Le terme de « théâtre de cruauté » revient souvent dans le peu d’article que l’on peut lire sur ce nouveau film du réalisateur atypique Damien Odoul. Théâtre, pour le jeu des acteurs (non professionnels). Un jeu théâtral, si tant est qu’il existe un unique type de jeu dans le théâtre, qui rappelle une tradition issue de Rohmer, d’un certain cinéma français.
Mais le film va bien plus loin que le théâtre et explore la cruauté de la première guerre mondiale, en usant de moyens cinématographiques telle que l’image, un travail pictural, composé de tableaux effrayants, par le réalisateur et sa monteuse-image Marie-Eve Nadeau, qui est aussi actrice dans d’autres films de Damien Odoul.
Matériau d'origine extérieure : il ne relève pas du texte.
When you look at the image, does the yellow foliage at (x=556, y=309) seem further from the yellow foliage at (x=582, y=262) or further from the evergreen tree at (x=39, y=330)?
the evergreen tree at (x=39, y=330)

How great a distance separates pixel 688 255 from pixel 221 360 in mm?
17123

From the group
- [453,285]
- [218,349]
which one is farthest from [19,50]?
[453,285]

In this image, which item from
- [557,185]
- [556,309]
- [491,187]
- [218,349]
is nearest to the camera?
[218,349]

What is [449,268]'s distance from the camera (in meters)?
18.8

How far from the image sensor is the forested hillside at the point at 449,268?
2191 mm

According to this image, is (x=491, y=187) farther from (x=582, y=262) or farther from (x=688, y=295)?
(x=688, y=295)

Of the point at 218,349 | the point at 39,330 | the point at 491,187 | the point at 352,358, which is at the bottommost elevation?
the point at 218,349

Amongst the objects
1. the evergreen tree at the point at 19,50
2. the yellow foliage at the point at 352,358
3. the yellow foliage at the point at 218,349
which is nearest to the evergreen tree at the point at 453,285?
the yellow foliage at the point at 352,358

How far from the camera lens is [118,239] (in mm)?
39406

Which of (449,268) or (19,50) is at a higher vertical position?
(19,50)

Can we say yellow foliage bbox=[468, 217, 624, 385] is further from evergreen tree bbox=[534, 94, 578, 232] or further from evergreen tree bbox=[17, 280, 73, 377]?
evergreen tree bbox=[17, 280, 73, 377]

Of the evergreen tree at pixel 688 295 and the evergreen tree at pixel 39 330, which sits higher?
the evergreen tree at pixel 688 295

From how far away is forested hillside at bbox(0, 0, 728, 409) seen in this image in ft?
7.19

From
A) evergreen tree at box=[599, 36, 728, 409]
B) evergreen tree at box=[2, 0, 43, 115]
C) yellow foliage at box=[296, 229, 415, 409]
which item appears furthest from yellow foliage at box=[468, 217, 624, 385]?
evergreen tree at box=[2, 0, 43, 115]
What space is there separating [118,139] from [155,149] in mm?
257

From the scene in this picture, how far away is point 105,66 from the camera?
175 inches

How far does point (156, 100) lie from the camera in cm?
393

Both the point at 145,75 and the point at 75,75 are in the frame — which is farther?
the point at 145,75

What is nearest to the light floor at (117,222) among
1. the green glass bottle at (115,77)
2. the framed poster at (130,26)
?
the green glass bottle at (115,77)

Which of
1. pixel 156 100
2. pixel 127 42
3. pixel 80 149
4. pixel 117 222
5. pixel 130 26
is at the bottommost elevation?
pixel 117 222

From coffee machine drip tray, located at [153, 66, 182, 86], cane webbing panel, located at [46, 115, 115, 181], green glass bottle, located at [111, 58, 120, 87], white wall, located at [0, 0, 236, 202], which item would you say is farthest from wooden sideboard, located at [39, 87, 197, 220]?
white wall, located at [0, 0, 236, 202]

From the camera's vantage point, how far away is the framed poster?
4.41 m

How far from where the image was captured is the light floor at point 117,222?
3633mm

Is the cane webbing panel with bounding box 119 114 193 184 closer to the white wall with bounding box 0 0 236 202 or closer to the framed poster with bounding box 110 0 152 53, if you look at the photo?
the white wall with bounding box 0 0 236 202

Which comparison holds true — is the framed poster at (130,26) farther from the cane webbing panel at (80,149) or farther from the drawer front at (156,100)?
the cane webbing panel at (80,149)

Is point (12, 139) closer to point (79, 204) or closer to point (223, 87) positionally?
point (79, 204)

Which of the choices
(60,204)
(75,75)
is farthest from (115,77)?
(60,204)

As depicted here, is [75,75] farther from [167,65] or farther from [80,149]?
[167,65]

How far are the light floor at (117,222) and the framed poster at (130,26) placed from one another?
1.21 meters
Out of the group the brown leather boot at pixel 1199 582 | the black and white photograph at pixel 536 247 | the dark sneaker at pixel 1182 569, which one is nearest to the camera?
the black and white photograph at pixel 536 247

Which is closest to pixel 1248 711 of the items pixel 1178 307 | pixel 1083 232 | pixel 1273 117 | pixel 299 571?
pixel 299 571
Peut-on parler de beauté, même si l’atrocité dans laquelle ce film nous plonge est bouleversante ?
Ce film est l’adaptation libre d’un livre : La peur, publié pour la première fois en 1930, écrit par Gabriel Chevallier décrivant dans ce livre, roman certes mais quasi autobiographique, cette guerre que l’on aurait voulu être la dernière. Dans ce film, on suit Gabriel Dufour, brillamment interprété par Nino Rocher partant à la guerre, cette « aventure » dont on ne mesurait pas encore l’horreur. Il part avec un ami Bertrand (Eliott Margueron). Ils forment sur le chemin de la guerre, un trio avec un certain Théophile (Théo Chazal), qui se dit poète romantique.
La guerre installe la peur dans ces êtres humains, la peur l’unique chose qui ressort de cette expérience absurde imposé par des puissants et subi par des hommes. La peur détruit, lamine peut rendre cynique, comme ce personnage anarchiste dit Nègre interprété par Pierre Martial Gaillard, ou fou comme Théophile qui passe du romantisme à la démence et encore ce Ferdinand, alcoolique, croisé au cours de l’enlisement de Gabriel dans cette guerre. Patrick Valette, l’interprète de ce personnage, est également clown dans le trio Les chiche Capon.
Jusque là on pourrait dire que l’on sait déjà ces choses là, que l’on a déjà vu des films sur la première guerre mondiale. Mais ici, la force de l’image du rythme imposent également aux spectateurs la peur. On ressent cela, notamment dans cette scène de nuit effrayante et qui nous semble interminable, où les bombardements incessants rendent les personnages (et les spectateurs) hystériquement effrayés. À l’image de Gabriel, allongé sur le sol boueux des tranchées, que les lumières des explosions et la terre éclaboussent, se tenant la tête et criant, cri inaudible et puissant, que l’on pousse aussi intérieurement. Ce genre de scène prouve que ce film réussit à faire ressentir l’unique sentiment que peut provoquer une guerre. Il donne ce message salvateur, que l’héroïsme ne vaut pas le coup de subir cette peur insensé.
Un grand film ne devrait pas passer inaperçu quand il fait ressentir ce que des hommes ont subi, et ce qui a changé incontestablement notre société. Malheureusement, sorti en pleine été, face aux blockbusters, Le film a était récompensé tout de même par le prix Jean Vigo, jury présidé par Agnès Varda. Malgré cela il passera peut être à la trappe des affiches de nos cinémas et on oubliera malheureusement (mais probablement) ce film, à l’inverse de cette peur que cette saleté de guerre a éveillée chez ceux qui l’ont vécu.
La peur de Damien Odoul, en salle depuis le 12 aout 2015.